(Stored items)
= = =
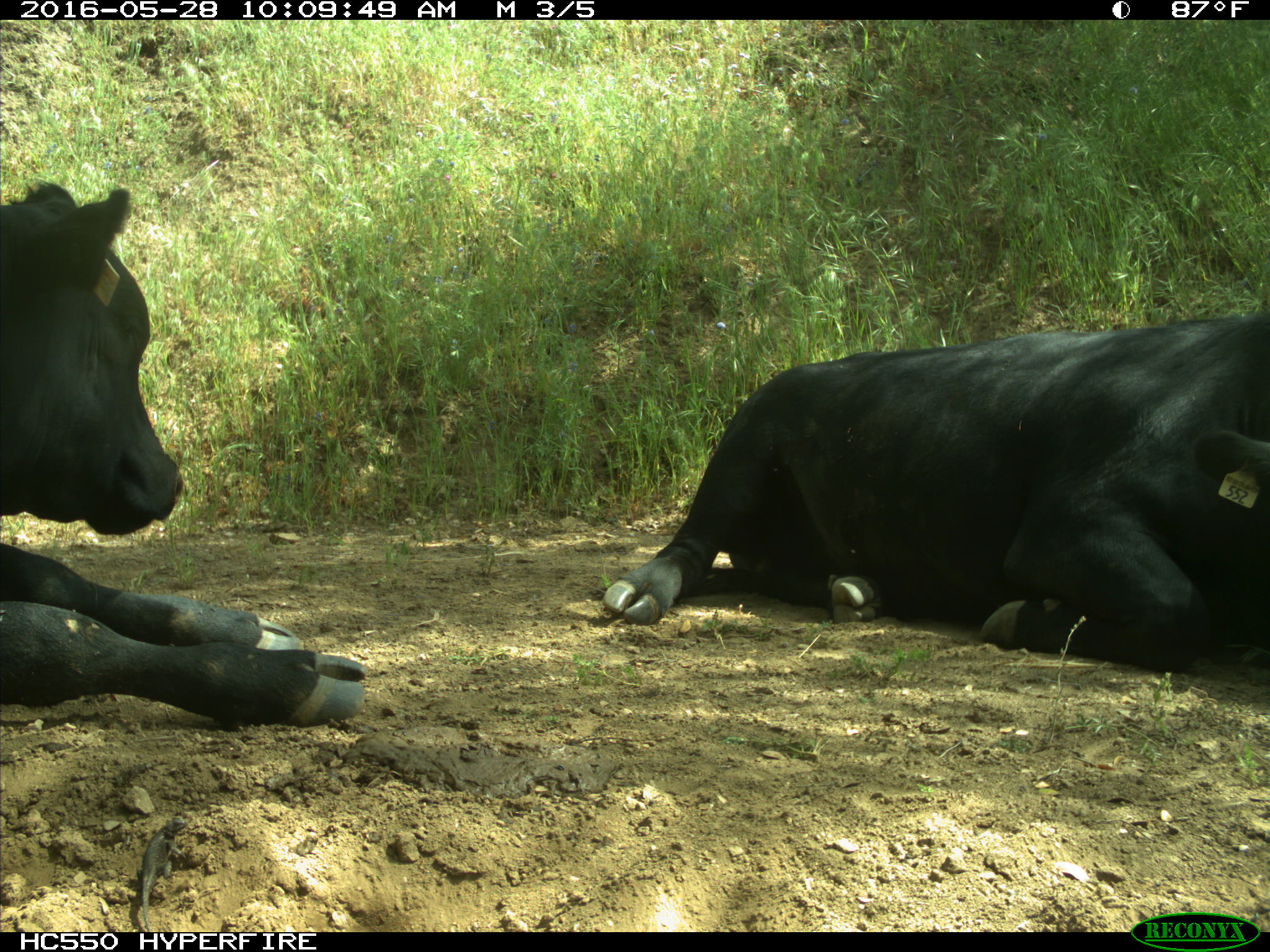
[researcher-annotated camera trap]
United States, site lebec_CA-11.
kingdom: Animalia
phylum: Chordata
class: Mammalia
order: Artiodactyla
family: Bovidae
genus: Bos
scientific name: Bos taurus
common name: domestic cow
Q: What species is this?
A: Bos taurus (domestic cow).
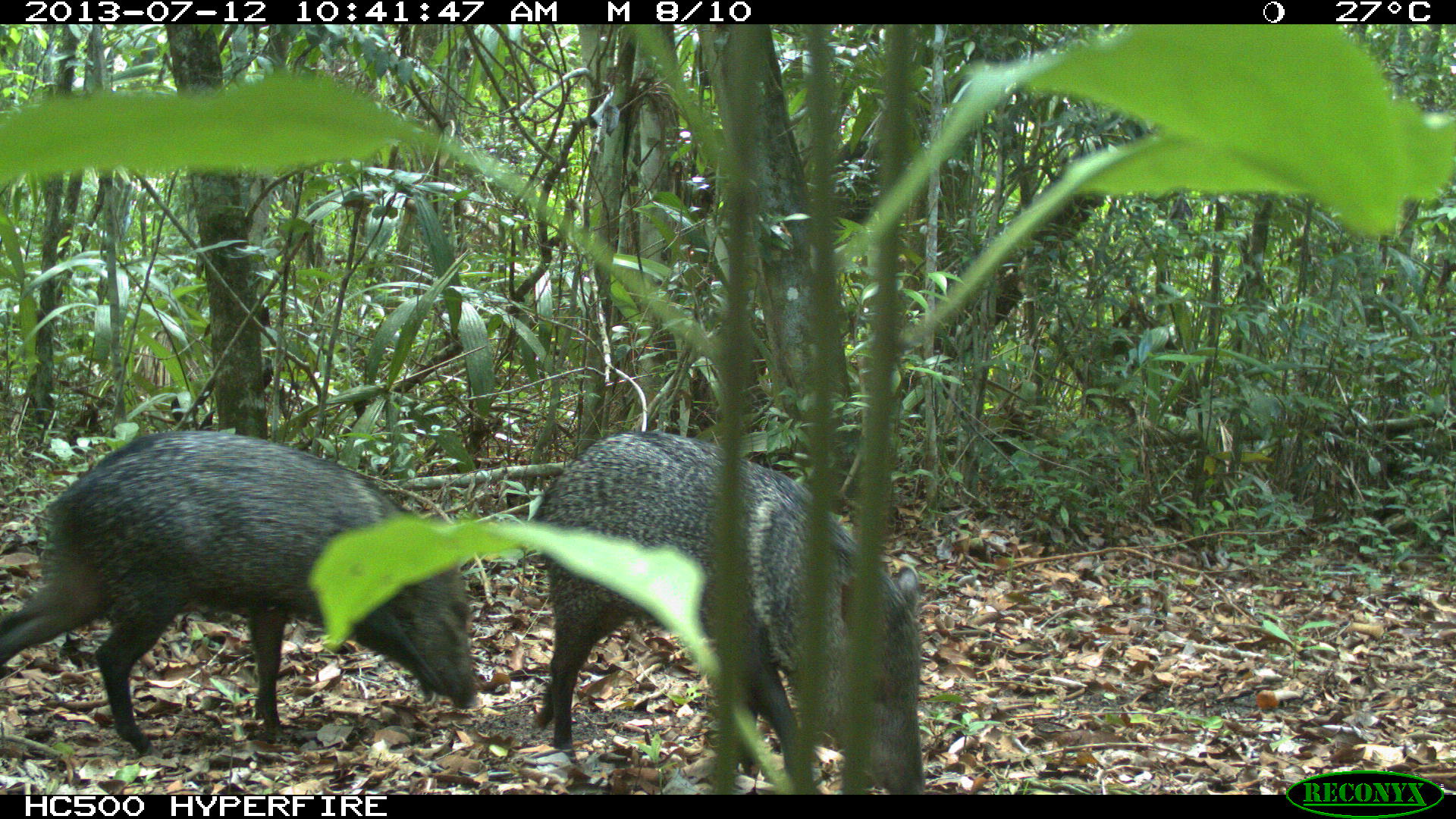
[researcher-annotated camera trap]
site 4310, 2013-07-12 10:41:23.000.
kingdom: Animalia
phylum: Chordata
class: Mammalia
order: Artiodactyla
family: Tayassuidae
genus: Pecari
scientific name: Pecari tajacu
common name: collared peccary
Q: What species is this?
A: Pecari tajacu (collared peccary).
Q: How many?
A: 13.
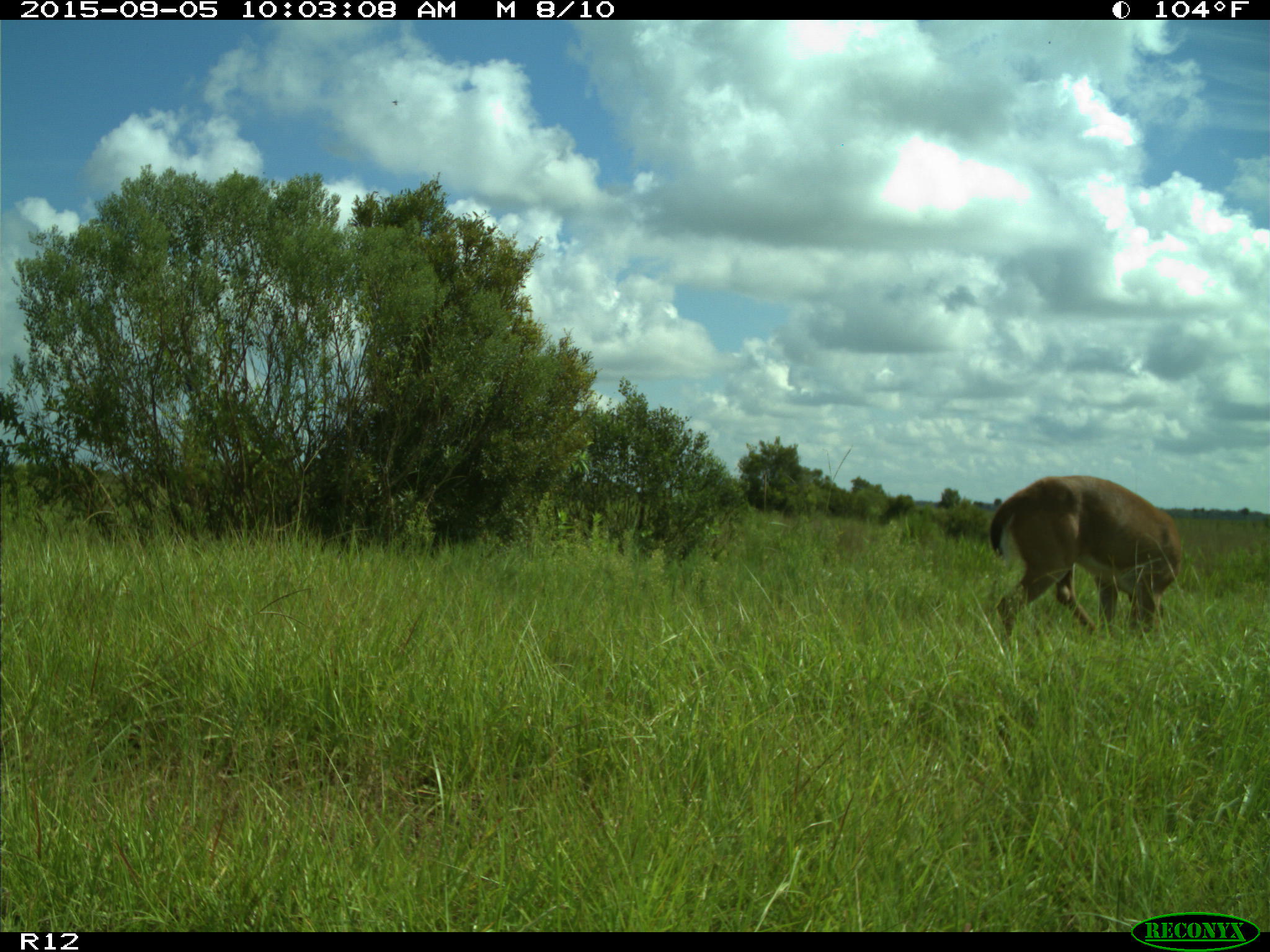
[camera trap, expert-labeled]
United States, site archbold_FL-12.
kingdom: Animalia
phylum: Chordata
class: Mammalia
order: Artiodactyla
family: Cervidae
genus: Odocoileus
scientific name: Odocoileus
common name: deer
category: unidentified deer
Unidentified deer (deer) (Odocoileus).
= = =
### WHAT TO WORK ON
Exactly as written above, print every line of the data but not its pictures.

### SOLUTION BELOW
[researcher-annotated camera trap]
United States, site lebec_CA-11.
kingdom: Animalia
phylum: Chordata
class: Mammalia
order: Artiodactyla
family: Bovidae
genus: Bos
scientific name: Bos taurus
common name: domestic cow
Q: What species is this?
A: Bos taurus (domestic cow).
[researcher-annotated camera trap]
site 4310, 2013-07-12 10:41:23.000.
kingdom: Animalia
phylum: Chordata
class: Mammalia
order: Artiodactyla
family: Tayassuidae
genus: Pecari
scientific name: Pecari tajacu
common name: collared peccary
Q: What species is this?
A: Pecari tajacu (collared peccary).
Q: How many?
A: 13.
[camera trap, expert-labeled]
United States, site archbold_FL-12.
kingdom: Animalia
phylum: Chordata
class: Mammalia
order: Artiodactyla
family: Cervidae
genus: Odocoileus
scientific name: Odocoileus
common name: deer
category: unidentified deer
Unidentified deer (deer) (Odocoileus).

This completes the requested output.